(Spatial data with pictures)
━━━

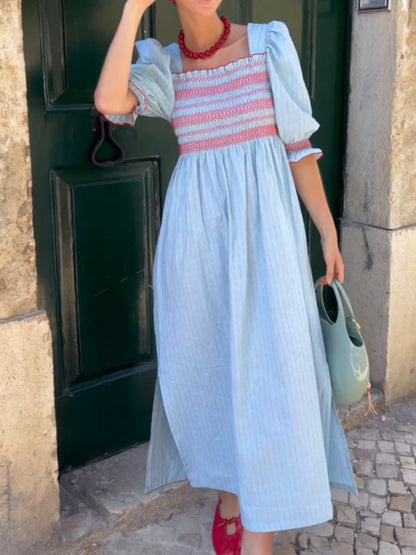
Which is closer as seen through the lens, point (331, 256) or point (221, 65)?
point (221, 65)

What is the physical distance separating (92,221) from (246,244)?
0.74 meters

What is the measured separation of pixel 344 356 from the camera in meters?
2.38

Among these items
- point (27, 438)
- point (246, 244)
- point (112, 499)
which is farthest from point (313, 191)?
point (112, 499)

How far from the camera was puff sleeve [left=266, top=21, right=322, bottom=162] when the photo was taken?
87.1 inches

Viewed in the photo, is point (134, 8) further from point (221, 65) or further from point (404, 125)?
point (404, 125)

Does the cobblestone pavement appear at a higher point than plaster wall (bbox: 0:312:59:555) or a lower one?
lower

━━━

TASK BRIEF
Reproduce the material above, renaming every occurrence of "camera" to "viewer" and leaving everything else unchanged. Omit the pictures from your answer.

TASK ANSWER
Which is closer as seen through the lens, point (331, 256) or point (221, 65)?
point (221, 65)

What is the physical distance separating (92,221) from (246,244)?
0.74 meters

What is the measured separation of pixel 344 356 from the viewer in meters?
2.38

Among these items
- point (27, 438)
- point (246, 244)
- point (112, 499)
which is farthest from point (313, 191)?
point (112, 499)

How far from the viewer was puff sleeve [left=266, top=21, right=322, bottom=162] when the photo was taken?
87.1 inches

Viewed in the photo, is point (134, 8) further from point (221, 65) or further from point (404, 125)?
point (404, 125)

Does the cobblestone pavement appear at a higher point than plaster wall (bbox: 0:312:59:555) or a lower one?
lower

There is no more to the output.